Ok.
So,
when I woke up today, I thought to myself: "this is going to be a pretty shitty day".
Twas at first.
Twas at second as well.
But on third, It turned on to be a cool day.
There are 2 types of hangover.
-The apathic "oh, fuck, I'm not drinking EVER again".
-The "oh, fuck, yesterday was cool, but my head hurts like hell. But, hey, I had/I'm having a great time, right?"
I was streaming through my song library. I've dug really deep to find all of my forgotten treasures.
And I was particularly enchanted by Shirley Manson's line "Breaking down is easy" (Garbage - I think I'm paranoid).

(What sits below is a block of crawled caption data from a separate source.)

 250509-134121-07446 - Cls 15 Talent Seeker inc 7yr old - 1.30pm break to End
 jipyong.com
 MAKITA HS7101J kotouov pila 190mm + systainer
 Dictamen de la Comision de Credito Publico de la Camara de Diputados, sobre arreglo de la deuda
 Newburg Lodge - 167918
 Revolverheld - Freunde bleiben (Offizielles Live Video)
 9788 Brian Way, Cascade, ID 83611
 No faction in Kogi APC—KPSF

It gives a new perspective. And that is, what life is about. Maybe keeping your head up really is worth trying.
Maybe cheerful people have better lives.
Probably not though.
I'm not a cheerful person, at least on the inside not, yet I may seem cheerful.
And I have a great life.
A great outlook to future.
And great teenage years at the same time. Who can say that?

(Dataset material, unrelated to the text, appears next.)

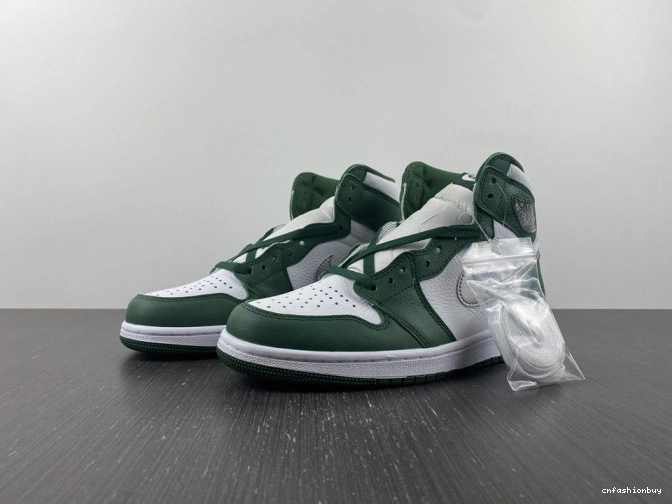 1 Gorge OG Jordan DZ5485-303 High Green Air 1113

Recently, someone told me "Most of girls say, I am not like most of girls".
I have given it a thourough thought.
And I figured out, that there actually isn't most of girls.
Every girl is different.
At least here, in my surrounding they are.
Not so educated in american stereotypes, so I have no idea how it goes there.
Living here is so different from living in US. Better I think. But I'd like to go to US for longer time. I've been there only once, for 3 weeks.
And my school offers educational trips to best american private high schools.
So a year in Wisconsin would be a nice thing, I guess.
A very valuable experience.
I mean, who lived a year in a different country? Especially when they were 17...
Oh yes, and I'm beginning to be a quite good dancer.
And a good guitar player.
A fast learner, I am.
Things seem to be working out fairly nice.
Except for money. I don't have any at all.
There are about 2.5 dollars on my bank account. (45 CZK, 1 USD = 17 CZK.